Actions to take =>
A) Please reproduce the part of the passage on the county clerk's office that opens with the words containing "Ridgeway said she" and closes with "doesn't make sense.".
B) Decide whether each statement below agrees with the passage on the county clerk's office, answering yes or no and quoting the words that settle it: (i) the clerk's office previously had four full-time staffers; (ii) Thompson hired the part-time staffer with state funds; (iii) Ridgeway contends the work for potential appeals is seasonal.
++++ Passage provided ++++
The clerk's office is down two full-time staffers from four, although Thompson was able to bring one part-time staffer on with county allotted funds. The clerk's budget was cut in December 2017 in what Thompson contends was political retribution for voting against salary increases for elected officials and after reporting county staff in the finance department's allegedly tampered with public documents. Eastern Commissioner Luann Ridgeway said the clerk's budget was cut after custodian of records duties were removed from Thompson's office after Thompson put the county at risk legally for not properly performing the custodian of records duties.

Ridgeway said she has tried to work with Thompson and Rinehart on getting data as to how many appeals may be sought, the workload involved and finding creative solutions to the staffing issue, such as looking for ways to find volunteers from other departments and outside entities to help. The work for potential appeals, Ridgeway contends is seasonal, so increasing the clerk's full-time staff doesn't make sense.
++++ Entries provided ++++
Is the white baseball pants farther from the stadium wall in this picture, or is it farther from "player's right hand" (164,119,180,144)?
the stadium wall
++++
++++ Entries provided ++++
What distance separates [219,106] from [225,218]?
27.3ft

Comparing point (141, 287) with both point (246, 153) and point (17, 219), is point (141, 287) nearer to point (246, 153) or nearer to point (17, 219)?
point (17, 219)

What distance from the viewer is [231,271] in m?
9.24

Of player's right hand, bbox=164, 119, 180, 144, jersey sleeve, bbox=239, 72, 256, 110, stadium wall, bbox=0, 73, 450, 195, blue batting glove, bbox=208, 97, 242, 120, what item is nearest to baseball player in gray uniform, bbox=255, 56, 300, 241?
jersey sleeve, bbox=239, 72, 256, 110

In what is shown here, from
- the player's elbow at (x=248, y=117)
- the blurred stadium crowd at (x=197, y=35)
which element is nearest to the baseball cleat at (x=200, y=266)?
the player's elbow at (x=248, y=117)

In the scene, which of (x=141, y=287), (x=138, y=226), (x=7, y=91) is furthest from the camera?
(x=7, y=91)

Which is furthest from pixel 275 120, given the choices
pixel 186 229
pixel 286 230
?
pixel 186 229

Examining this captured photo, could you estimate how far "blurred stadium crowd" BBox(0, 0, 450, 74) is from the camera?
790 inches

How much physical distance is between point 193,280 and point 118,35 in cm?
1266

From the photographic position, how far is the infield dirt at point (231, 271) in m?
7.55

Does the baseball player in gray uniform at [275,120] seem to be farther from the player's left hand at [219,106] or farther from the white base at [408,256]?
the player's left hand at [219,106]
++++
Solutions below =>
A)
Ridgeway said she has tried to work with Thompson and Rinehart on getting data as to how many appeals may be sought, the workload involved and finding creative solutions to the staffing issue, such as looking for ways to find volunteers from other departments and outside entities to help. The work for potential appeals, Ridgeway contends is seasonal, so increasing the clerk's full-time staff doesn't make sense.

B)
(i) Yes: "The clerk's office is down two full-time staffers from four"
(ii) No: "Thompson was able to bring one part-time staffer on with county allotted funds"
(iii) Yes: "The work for potential appeals, Ridgeway contends is seasonal"